We could also use the given information to interpret another possibility. In fact, you hinted at it later when you posted, "…are you just using the area between cos(x), sin(x) and y=0?".

In other words, the region below. (This is another possibility, and it's one object.)

[attachment=0:3o2847xm]squares3.jpg[/attachment:3o2847xm]



You told me that you understand what your professor wants. That's great, but I can't know for sure what the object with square cross sections is, until you provide sufficient details to define something unique.

I'll leave galactus to respond to your latest question on the second exercise.

Cheers!

 

[renegade05]

Nope i am not leaving anything out. This is the exact question my prof posted. Perhaps she posted it as Y1, and Y2 because she wanted us to graph it. So saying Y1/Y2 kinda hints to graph it...

She did not defy any other boundaries. So i guess there are two correct answers as your graphs demonstrate. She will probably accept either one. I mean, she did make it up on the spot so she probably didn't even realize that the question was ambiguous and had more than one possible interpretation.

I will give both answers and maybe impress her!

As for the semi circle i am pretty sure the two answers will be :

\(\displaystyle \frac{\pi}{2}\left[\int_0^\frac{\sqrt{2}}{2} \! (\arcsin(y))^2 \, \mathrm{d}y + \int_\frac{\sqrt{2}}{2}^1 \! (\arccos(y))^2 \, \mathrm{d}y\right]\)

\(\displaystyle \frac{\pi}{2}\int_{0}^{\frac{1}{\sqrt{2}}}\left(\frac{cos^{-1}(y)-sin^{-1}(y)}{2}\right)^{2}dy\)

depending on the interpretation....

 

[galactus]

Here is the region I was thinking the problem was talking about, since the problem asks for the area between cos and sin.

But, perhaps it should also say it is bounded by x=0.

Except, I made a mistake on the upper bound. Should be 1.

\(\displaystyle \frac{\pi}{2}\int_{0}^{1}\left(\frac{cos^{-1}(y)-sin^{-1}(y)}{2}\right)^{2}dy\)

The other region, the problem should have said it was bounded by y=0.

Maybe you could get some clarification from your instructor about which region she is referring to?.

As mmm said, it is rather ambiguous as to the interpretation.

 

[renegade05]

Here is the region I was thinking the problem was talking about, since the problem asks for the area between cos and sin.

But, perhaps it should also say it is bounded by x=0.

Except, I made a mistake on the upper bound.

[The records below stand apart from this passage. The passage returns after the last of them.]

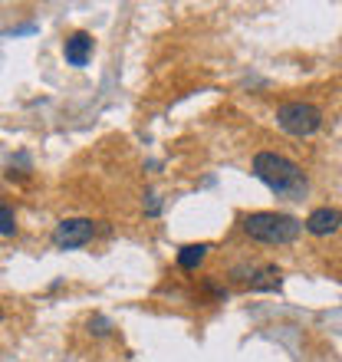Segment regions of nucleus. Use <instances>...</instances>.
I'll return each instance as SVG.
<instances>
[{
  "label": "nucleus",
  "mask_w": 342,
  "mask_h": 362,
  "mask_svg": "<svg viewBox=\"0 0 342 362\" xmlns=\"http://www.w3.org/2000/svg\"><path fill=\"white\" fill-rule=\"evenodd\" d=\"M254 175L264 181L266 188L280 194L286 201H303L309 191V178L296 162H290L286 155L276 152H260L254 155Z\"/></svg>",
  "instance_id": "f257e3e1"
},
{
  "label": "nucleus",
  "mask_w": 342,
  "mask_h": 362,
  "mask_svg": "<svg viewBox=\"0 0 342 362\" xmlns=\"http://www.w3.org/2000/svg\"><path fill=\"white\" fill-rule=\"evenodd\" d=\"M244 234L260 244H293L303 234V221L280 214V211H254L244 218Z\"/></svg>",
  "instance_id": "f03ea898"
},
{
  "label": "nucleus",
  "mask_w": 342,
  "mask_h": 362,
  "mask_svg": "<svg viewBox=\"0 0 342 362\" xmlns=\"http://www.w3.org/2000/svg\"><path fill=\"white\" fill-rule=\"evenodd\" d=\"M276 122H280L283 132L303 139V135H313L323 125V112L313 103H286L276 109Z\"/></svg>",
  "instance_id": "7ed1b4c3"
},
{
  "label": "nucleus",
  "mask_w": 342,
  "mask_h": 362,
  "mask_svg": "<svg viewBox=\"0 0 342 362\" xmlns=\"http://www.w3.org/2000/svg\"><path fill=\"white\" fill-rule=\"evenodd\" d=\"M93 238H95V221H89V218H66L53 228V244L59 250L86 247Z\"/></svg>",
  "instance_id": "20e7f679"
},
{
  "label": "nucleus",
  "mask_w": 342,
  "mask_h": 362,
  "mask_svg": "<svg viewBox=\"0 0 342 362\" xmlns=\"http://www.w3.org/2000/svg\"><path fill=\"white\" fill-rule=\"evenodd\" d=\"M95 49V40L86 33V30H76V33H69L66 43H63V57H66L69 66H86L89 57H93Z\"/></svg>",
  "instance_id": "39448f33"
},
{
  "label": "nucleus",
  "mask_w": 342,
  "mask_h": 362,
  "mask_svg": "<svg viewBox=\"0 0 342 362\" xmlns=\"http://www.w3.org/2000/svg\"><path fill=\"white\" fill-rule=\"evenodd\" d=\"M303 228L313 234V238H326V234H336L342 228V211L336 208H316L309 211V218L303 221Z\"/></svg>",
  "instance_id": "423d86ee"
},
{
  "label": "nucleus",
  "mask_w": 342,
  "mask_h": 362,
  "mask_svg": "<svg viewBox=\"0 0 342 362\" xmlns=\"http://www.w3.org/2000/svg\"><path fill=\"white\" fill-rule=\"evenodd\" d=\"M280 284H283V274H280V267H273V264H264V267L254 270L247 280L250 290H280Z\"/></svg>",
  "instance_id": "0eeeda50"
},
{
  "label": "nucleus",
  "mask_w": 342,
  "mask_h": 362,
  "mask_svg": "<svg viewBox=\"0 0 342 362\" xmlns=\"http://www.w3.org/2000/svg\"><path fill=\"white\" fill-rule=\"evenodd\" d=\"M208 244H184V247L178 250V267L181 270H198L201 264H204V257H208Z\"/></svg>",
  "instance_id": "6e6552de"
},
{
  "label": "nucleus",
  "mask_w": 342,
  "mask_h": 362,
  "mask_svg": "<svg viewBox=\"0 0 342 362\" xmlns=\"http://www.w3.org/2000/svg\"><path fill=\"white\" fill-rule=\"evenodd\" d=\"M0 234L10 238V234H17V214L10 204H0Z\"/></svg>",
  "instance_id": "1a4fd4ad"
},
{
  "label": "nucleus",
  "mask_w": 342,
  "mask_h": 362,
  "mask_svg": "<svg viewBox=\"0 0 342 362\" xmlns=\"http://www.w3.org/2000/svg\"><path fill=\"white\" fill-rule=\"evenodd\" d=\"M89 329H93L95 336H105L112 326H109V320H102V316H95V320H89Z\"/></svg>",
  "instance_id": "9d476101"
},
{
  "label": "nucleus",
  "mask_w": 342,
  "mask_h": 362,
  "mask_svg": "<svg viewBox=\"0 0 342 362\" xmlns=\"http://www.w3.org/2000/svg\"><path fill=\"white\" fill-rule=\"evenodd\" d=\"M145 198H148V214H158V211H162V201H158V194H155V191H148Z\"/></svg>",
  "instance_id": "9b49d317"
},
{
  "label": "nucleus",
  "mask_w": 342,
  "mask_h": 362,
  "mask_svg": "<svg viewBox=\"0 0 342 362\" xmlns=\"http://www.w3.org/2000/svg\"><path fill=\"white\" fill-rule=\"evenodd\" d=\"M0 320H4V310H0Z\"/></svg>",
  "instance_id": "f8f14e48"
}]
</instances>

Should be 1.

\(\displaystyle \frac{\pi}{2}\int_{0}^{1}\left(\frac{cos^{-1}(y)-sin^{-1}(y)}{2}\right)^{2}dy\)

The other region, the problem should have said it was bounded by y=0.

Maybe you could get some clarification from your instructor about which region she is referring to?.

As mmm said, it is rather ambiguous as to the interpretation.

No it says, the domain of these two functions is between 0 and pi/2. So, essentially, yes, between x=0, x=pi/2 y=sinx y=cosx.

mmm is mistaken. Nowhere in the problem does it say y=0. So that second graph is incorrect. There is only one interpretation.

But i am not sure how you derived your answer. I keep getting:
\(\displaystyle \frac{\pi}{4}\left[\int_0^\frac{\sqrt{2}}{2} \! (\arcsin(y))^2 \, \mathrm{d}y + \int_\frac{\sqrt{2}}{2}^1 \! (\arccos(y))^2 \, \mathrm{d}y\right]\)

not

\(\displaystyle \frac{\pi}{2}\int_{0}^{1}\left(\frac{cos^{-1}(y)-sin^{-1}(y)}{2}\right)^{2}dy\)

Also, what is the graphing program you use to get all the pretty pictures that you post on here?

 

[galactus]

Also, what is the graphing program you use to get all the pretty pictures that you post on here?

Go to www.padowan.dk and download the FREE graphing utility. It is the best one available that I know of.....for FREE.

It plots in rectangular, polar, and parametric as well as area under a curve, tangent lines, arc length, etc.

 

[renegade05]

Also, what is the graphing program you use to get all the pretty pictures that you post on here?

Go to http://www.padowan.dk and download the FREE graphing utility. It is the best one available that I know of.....for FREE.

It plots in rectangular, polar, and parametric as well as area under a curve, tangent lines, arc length, etc.

nice thank you..

But i am not sure how you derived your answer. I keep getting:
\(\displaystyle \frac{\pi}{4}\left[\int_0^\frac{\sqrt{2}}{2} \! (\arcsin(y))^2 \, \mathrm{d}y + \int_\frac{\sqrt{2}}{2}^1 \! (\arccos(y))^2 \, \mathrm{d}y\right]\)

not

\(\displaystyle \frac{\pi}{2}\int_{0}^{1}\left(\frac{cos^{-1}(y)-sin^{-1}(y)}{2}\right)^{2}dy\)

can you show me what you did to get your answer... I dont see how you got that...

 

[galactus]

I was using the other region. Go with yours if you're more comfortable with it.

We divide by 2 because of the radius in the area of a semicircle: \(\displaystyle \frac{1}{2}{\pi}(d/2)^{2}\)

\(\displaystyle d=cos^{-1}(y)-sin^{-1}(y)\)